As a teenager, I hate hate hated science and especially dreaded dissection day in biology class. But when it comes to furniture, I kind of enjoy ripping stuff open and digging around in its guts.
Even so, this mid-century loveseat was hiding a few surprises I definitely was not expecting.
We found the loveseat at a garage sale. We’d been looking for a small couch for our TV room, but most loveseats we found were either too large and overstuffed or outside our price range. I loved this one for its classic lines and small size. But, the host of the garage sale wasn’t sure she could let it go, so we left our phone number and asked her to give us a call if she changed her mind. And bingo–we got the call that very evening to pick up the loveseat AND a matching pair of mid-century chairs. Victory!
The woman who sold us the couch told us it had been living in her garage, but sometimes the thrill of the find temporarily suspends my powers of reasoning, so it didn’t really penetrate what conditions it had been subject to or what might have had access to it.
Soon after we got the couch home, Justin tore the dust cover off the bottom to find this:
THAT IS A SNAKESKIN, PEOPLE.
And that was just the beginning. Also in the process of stripping this couch, I found a more than generous amount of mouse poop, and no fewer than 7 LIVE brown recluses + a few additional dead ones. For a while I was pretty sure I had also found some snake eggs, but they turned out to be acorns (hence the poop):
Let’s just say I was extremely relieved when the couch was down to the frame and I could finally be fairly sure nothing else poisonous was going to crawl out of it.

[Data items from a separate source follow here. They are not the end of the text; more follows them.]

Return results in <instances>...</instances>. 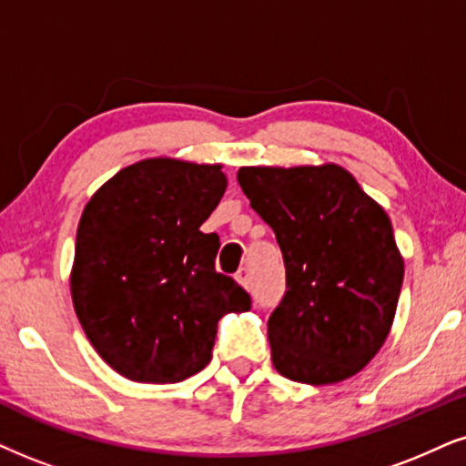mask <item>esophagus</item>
I'll return each instance as SVG.
<instances>
[{
	"mask_svg": "<svg viewBox=\"0 0 466 466\" xmlns=\"http://www.w3.org/2000/svg\"><path fill=\"white\" fill-rule=\"evenodd\" d=\"M237 281H238V284L243 286V288H249V284H251V281H249V268H247V267L238 268V273H237Z\"/></svg>",
	"mask_w": 466,
	"mask_h": 466,
	"instance_id": "esophagus-1",
	"label": "esophagus"
}]
</instances>
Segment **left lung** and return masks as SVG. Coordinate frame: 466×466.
I'll list each match as a JSON object with an SVG mask.
<instances>
[{
  "label": "left lung",
  "mask_w": 466,
  "mask_h": 466,
  "mask_svg": "<svg viewBox=\"0 0 466 466\" xmlns=\"http://www.w3.org/2000/svg\"><path fill=\"white\" fill-rule=\"evenodd\" d=\"M237 178L284 256L286 294L268 318L275 370L305 385L350 379L396 316L404 260L390 217L335 163L240 167Z\"/></svg>",
  "instance_id": "left-lung-1"
}]
</instances>
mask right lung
Here are the masks:
<instances>
[{"mask_svg":"<svg viewBox=\"0 0 466 466\" xmlns=\"http://www.w3.org/2000/svg\"><path fill=\"white\" fill-rule=\"evenodd\" d=\"M221 165L146 158L94 193L76 228L70 294L103 361L135 382H180L213 357L217 322L251 299L215 270L204 234L226 193Z\"/></svg>","mask_w":466,"mask_h":466,"instance_id":"add662e5","label":"right lung"}]
</instances>
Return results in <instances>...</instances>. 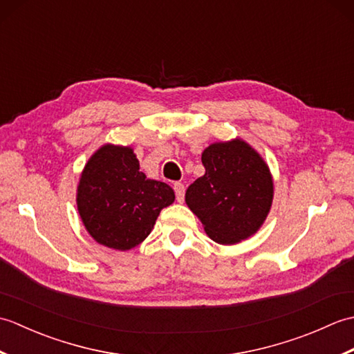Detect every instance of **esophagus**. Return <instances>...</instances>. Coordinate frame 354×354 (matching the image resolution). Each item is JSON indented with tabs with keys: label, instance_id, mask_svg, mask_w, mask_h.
Segmentation results:
<instances>
[{
	"label": "esophagus",
	"instance_id": "obj_1",
	"mask_svg": "<svg viewBox=\"0 0 354 354\" xmlns=\"http://www.w3.org/2000/svg\"><path fill=\"white\" fill-rule=\"evenodd\" d=\"M173 190H175L176 194V201L178 202H183L184 196H185V187L183 183H175L173 184Z\"/></svg>",
	"mask_w": 354,
	"mask_h": 354
}]
</instances>
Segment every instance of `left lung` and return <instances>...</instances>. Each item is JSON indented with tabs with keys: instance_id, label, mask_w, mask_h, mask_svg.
<instances>
[{
	"instance_id": "8db88e82",
	"label": "left lung",
	"mask_w": 354,
	"mask_h": 354,
	"mask_svg": "<svg viewBox=\"0 0 354 354\" xmlns=\"http://www.w3.org/2000/svg\"><path fill=\"white\" fill-rule=\"evenodd\" d=\"M205 175L185 192V202L209 239L234 245L252 236L272 205L274 183L261 156L242 140L214 142L202 153Z\"/></svg>"
}]
</instances>
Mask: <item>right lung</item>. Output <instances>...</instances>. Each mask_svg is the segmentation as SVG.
<instances>
[{
  "instance_id": "1",
  "label": "right lung",
  "mask_w": 354,
  "mask_h": 354,
  "mask_svg": "<svg viewBox=\"0 0 354 354\" xmlns=\"http://www.w3.org/2000/svg\"><path fill=\"white\" fill-rule=\"evenodd\" d=\"M173 201L171 187L147 179L131 147L112 145L89 158L77 187L85 228L95 242L118 251L140 245Z\"/></svg>"
}]
</instances>
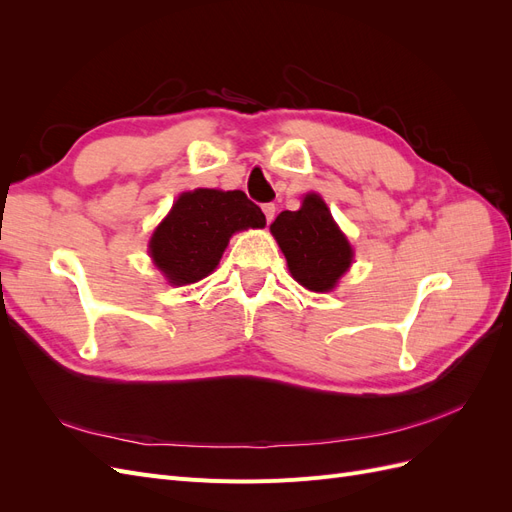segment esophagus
<instances>
[{
	"instance_id": "34e87169",
	"label": "esophagus",
	"mask_w": 512,
	"mask_h": 512,
	"mask_svg": "<svg viewBox=\"0 0 512 512\" xmlns=\"http://www.w3.org/2000/svg\"><path fill=\"white\" fill-rule=\"evenodd\" d=\"M262 213H265L267 224H271L273 222V215H275V205L273 203H265V205H262Z\"/></svg>"
}]
</instances>
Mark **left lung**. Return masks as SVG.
Here are the masks:
<instances>
[{
    "label": "left lung",
    "mask_w": 512,
    "mask_h": 512,
    "mask_svg": "<svg viewBox=\"0 0 512 512\" xmlns=\"http://www.w3.org/2000/svg\"><path fill=\"white\" fill-rule=\"evenodd\" d=\"M271 232L282 247L292 277L309 290H331L350 267L352 247L316 194H307L299 211L277 215Z\"/></svg>",
    "instance_id": "8db88e82"
}]
</instances>
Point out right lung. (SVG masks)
Returning <instances> with one entry per match:
<instances>
[{"mask_svg":"<svg viewBox=\"0 0 512 512\" xmlns=\"http://www.w3.org/2000/svg\"><path fill=\"white\" fill-rule=\"evenodd\" d=\"M265 224V213L241 190L185 192L153 232L151 258L170 284H192L218 267L232 232Z\"/></svg>","mask_w":512,"mask_h":512,"instance_id":"obj_1","label":"right lung"}]
</instances>
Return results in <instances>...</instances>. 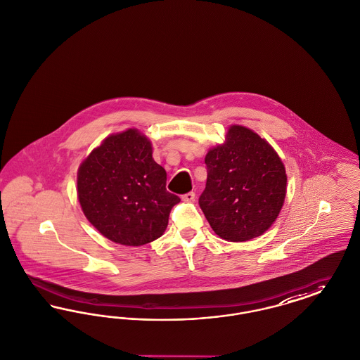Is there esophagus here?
<instances>
[{
    "label": "esophagus",
    "mask_w": 360,
    "mask_h": 360,
    "mask_svg": "<svg viewBox=\"0 0 360 360\" xmlns=\"http://www.w3.org/2000/svg\"><path fill=\"white\" fill-rule=\"evenodd\" d=\"M181 200H183V202H187V203L193 202V200H195V192H188V193H184V195L181 196Z\"/></svg>",
    "instance_id": "1"
}]
</instances>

Now, on to the actual stripping! Have you ever stopped to consider what’s keeping the cover on your couch? Before I started working on furniture, I really never had. But now I can tell you–it’s staples. Lots of them. For this particular couch, about this many of them:
AND you have to remove them all pretty much by hand, so stripping upholstered furniture is a labor intensive process that can be quite time consuming.
Here are the tools and supplies I used:
1. Staple remover – This grabs and pries out the staples. If you don’t have a staple remover, you can use a small flat head screwdriver, but be very careful. Prying out stuck staples sometimes takes a lot of force, and if your tool loses purchase on the staple, the screwdriver can come back flying toward your eyeball. I speak from experience here and feel very lucky to be typing this still with two good eyes.
2. Pliers – Removes staples after you have pried them up with the staple remover.
3. Leather gloves – Protects your hands from scrapes and cuts. These are really important. Especially if you’re working on older furniture, staples can break in half, leaving them hidden in fabric or padding. On one of my first projects, I was pretty sure I was going to have to get a tetanus shot after I got a splinter from a shard of rusty staple (figured out later that my last shot was still good–whew!).
4. Dust mask or particulate respirator – Keeps your lungs feeling good. Ripping furniture and digging out padding releases tons of dust, fibers, and other unknown stuff that you don’t really want to inhale. I hadn’t thought about this too much until I talked to a retiring upholsterer who said he had developed respiratory problems from years of exposure to dust and the chemicals in fabrics. Now I play it safe.
5. Goggles – Like a dust mask for your eyes! All that floating stuff you block out of your nose and mouth can still make it up to your eyeballs, and it can be ridiculously painful. Again, play it safe.
When you start removing fabric, you want to work in the reverse order from how it was attached. That’s why you’ll notice I begin with the back of the couch and work my way forward.
Now comes the fun part! This little lady is free of creepy-crawlies and ready for some new threads.